→ Brano di lettura
========================================================================

Anche la lettura biblica richiede anzitutto un momento intimo, personale, egocentrico: la parola di Dio è anzitutto rivolta a me e non agli altri, peccatore sono anzitutto io, e non sempre e subito gli altri, allora anche la grazia vale in primis per me. «Sta scritto di me nel rotolo del libro», dice il Salmo 40 (v. 7). Non posso delegare nessuna delle parole della Bibbia ad altri. Trasmetto questa parola solo in quanto ci sono passato prima io stesso. Solo così l’annuncio è autentico. Un annuncio che non parla più di me stesso, perché me ne ha liberato.

Lo stesso Gesù, prima di chiamare i discepoli, prima di creare comunione, era da solo nel deserto. E solo alla fine, dopo aver resistito alle tre tentazioni diaboliche «ecco degli angeli si avvicinavano a lui e lo servivano» (cfr. Matteo 4, 11).

========================================================================

→ Quesiti e consegne
[1] Riscriva in forma più breve il paragrafo del brano sulla lettura biblica che inizia con «Anche la lettura biblica richiede», conservandone i contenuti principali.
[2] Riprenda il brano sulla lettura biblica dal punto in cui si interrompe, proseguendone il ragionamento con alcune frasi nello stesso tono.

→ Dati in esame

========================================================================

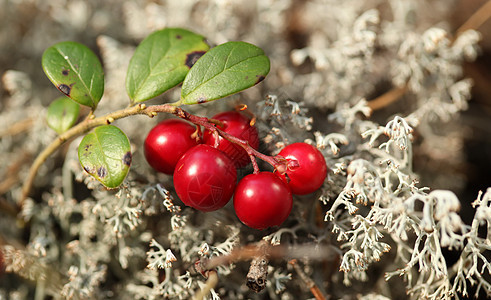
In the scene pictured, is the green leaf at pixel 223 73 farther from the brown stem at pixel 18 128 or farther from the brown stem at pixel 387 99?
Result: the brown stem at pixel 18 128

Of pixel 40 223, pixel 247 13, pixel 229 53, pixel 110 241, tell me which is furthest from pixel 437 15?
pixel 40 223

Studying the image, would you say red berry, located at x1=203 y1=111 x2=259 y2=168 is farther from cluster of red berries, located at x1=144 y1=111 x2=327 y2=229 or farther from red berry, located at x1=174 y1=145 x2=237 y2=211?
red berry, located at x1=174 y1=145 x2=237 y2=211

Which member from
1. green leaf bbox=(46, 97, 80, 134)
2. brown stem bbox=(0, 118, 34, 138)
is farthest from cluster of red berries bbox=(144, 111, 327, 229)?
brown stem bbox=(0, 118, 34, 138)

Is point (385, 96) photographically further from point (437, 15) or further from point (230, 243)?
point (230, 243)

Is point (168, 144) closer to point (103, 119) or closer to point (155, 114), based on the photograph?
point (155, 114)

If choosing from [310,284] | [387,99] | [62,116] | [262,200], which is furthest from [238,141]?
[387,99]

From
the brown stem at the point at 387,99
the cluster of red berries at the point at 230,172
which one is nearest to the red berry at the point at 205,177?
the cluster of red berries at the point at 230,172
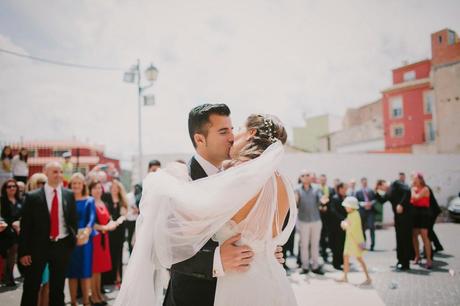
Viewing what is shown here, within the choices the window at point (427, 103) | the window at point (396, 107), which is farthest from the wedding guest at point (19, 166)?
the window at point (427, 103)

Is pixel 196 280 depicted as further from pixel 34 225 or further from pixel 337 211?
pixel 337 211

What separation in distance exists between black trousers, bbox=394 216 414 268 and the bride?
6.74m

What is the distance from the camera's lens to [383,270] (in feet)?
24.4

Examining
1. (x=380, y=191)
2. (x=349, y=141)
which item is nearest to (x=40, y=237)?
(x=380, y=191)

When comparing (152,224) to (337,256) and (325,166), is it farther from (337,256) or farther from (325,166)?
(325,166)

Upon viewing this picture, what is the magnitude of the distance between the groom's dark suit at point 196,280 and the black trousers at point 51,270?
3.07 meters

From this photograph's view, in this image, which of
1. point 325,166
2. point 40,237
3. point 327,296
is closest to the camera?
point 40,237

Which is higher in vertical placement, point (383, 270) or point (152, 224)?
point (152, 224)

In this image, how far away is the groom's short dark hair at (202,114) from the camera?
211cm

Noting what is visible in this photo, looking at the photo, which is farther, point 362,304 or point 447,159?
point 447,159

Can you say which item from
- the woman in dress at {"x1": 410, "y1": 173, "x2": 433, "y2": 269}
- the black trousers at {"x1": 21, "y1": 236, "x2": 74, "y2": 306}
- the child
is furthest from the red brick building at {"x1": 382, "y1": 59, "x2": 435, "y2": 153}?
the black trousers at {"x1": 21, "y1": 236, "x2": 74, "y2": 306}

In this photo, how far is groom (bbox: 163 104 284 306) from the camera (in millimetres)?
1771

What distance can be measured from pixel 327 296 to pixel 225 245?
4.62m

========================================================================

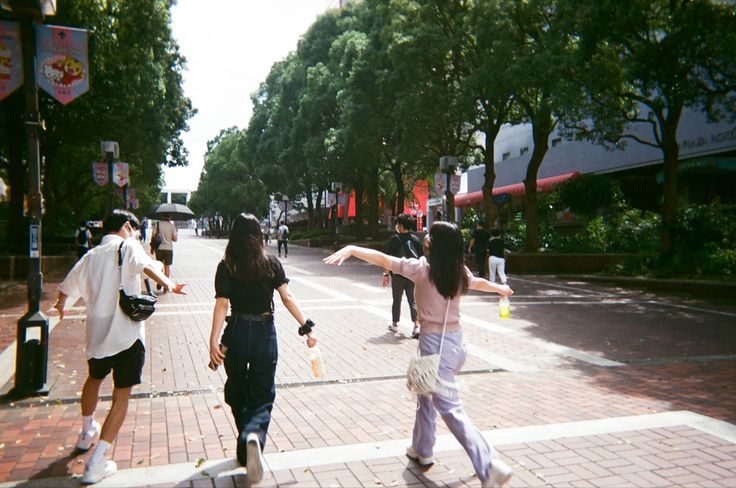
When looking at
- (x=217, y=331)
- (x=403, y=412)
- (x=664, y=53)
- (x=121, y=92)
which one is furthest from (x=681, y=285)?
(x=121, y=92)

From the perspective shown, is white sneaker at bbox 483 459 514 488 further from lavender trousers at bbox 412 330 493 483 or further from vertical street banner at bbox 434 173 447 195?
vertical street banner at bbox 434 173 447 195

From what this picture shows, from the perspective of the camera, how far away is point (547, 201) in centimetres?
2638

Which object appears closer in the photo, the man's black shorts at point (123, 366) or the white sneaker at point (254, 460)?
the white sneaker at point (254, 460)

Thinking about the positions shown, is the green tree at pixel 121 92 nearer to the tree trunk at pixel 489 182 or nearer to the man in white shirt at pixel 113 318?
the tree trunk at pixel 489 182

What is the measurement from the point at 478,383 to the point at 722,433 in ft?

========================================================================

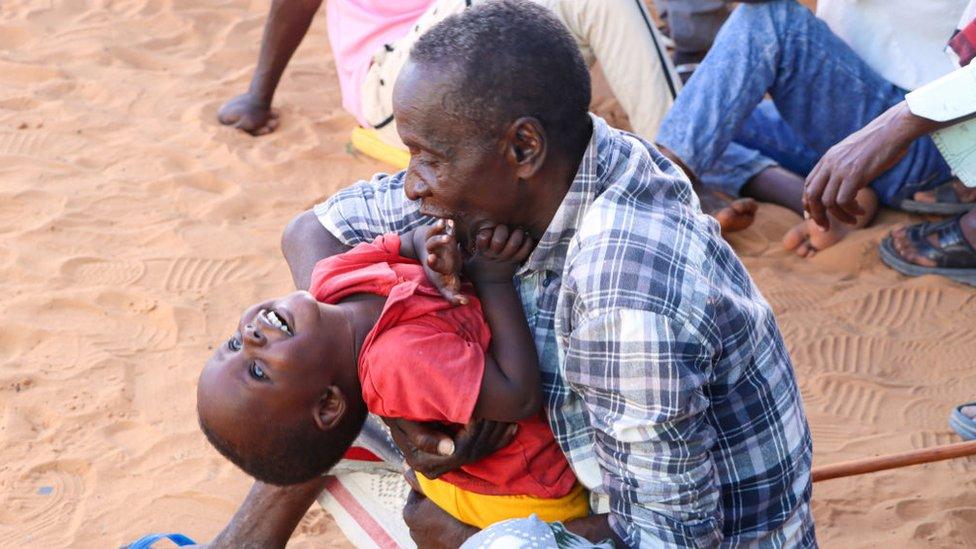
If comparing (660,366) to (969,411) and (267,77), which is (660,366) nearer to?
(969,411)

========================================================================

→ Risposte ai quesiti
[1] La lettura biblica richiede anzitutto un momento intimo e personale. La parola di Dio è rivolta prima di tutto a me, il peccatore sono anzitutto io, e quindi anche la grazia vale in primis per me, come afferma il Salmo 40 (v. 7): «Sta scritto di me nel rotolo del libro». Nessuna parola della Bibbia si può delegare ad altri. La si trasmette solo dopo esserci passati in prima persona, e solo così l'annuncio è autentico: un annuncio che non parla più di me, perché me ne ha liberato.

[2]
Io e Dio, tu e Dio, nella solitudine, precede e rende autentica ogni comunione di uomini e donne liberi, indipendenti, disponibili e amichevoli, senza paternalismi e false ambizioni di essere santi eroi. Questa relazione con Dio va coltivata e consolidata per imparare a stare sulle proprie gambe.

Abbiamo sempre predicato: «dobbiamo uscire dalle nostre quattro mura!» E sarà stato giusto così, considerando l’individualismo sfrenato che disgrega le comunioni umane. Infatti, Dietrich Bonhoeffer e i suoi discepoli italiani del dopoguerra ci avevano lasciato in eredità l’inconfutabile affermazione che la chiesa deve spendersi per gli altri. Al Sinodo straordinario del 2002, convocato per la crisi degli ospedali valdesi, Giorgio Tourn invitò a prendere coscienza della spelonca di Elia: «Che fai qui, Elia?» (cfr. I Re 19), e Paolo Ricca propose «un tempo congruo di silenzio davanti a Dio» (cfr. Salmo 37, 7). Ma non siamo riusciti a farlo. L’interrogativo di Tourn rispetto alla consistenza oggi della parola guida di Bonhoeffer della chiesa per gli altri, a suo tempo, è rimasto senza risposta e senza alcun dibattito.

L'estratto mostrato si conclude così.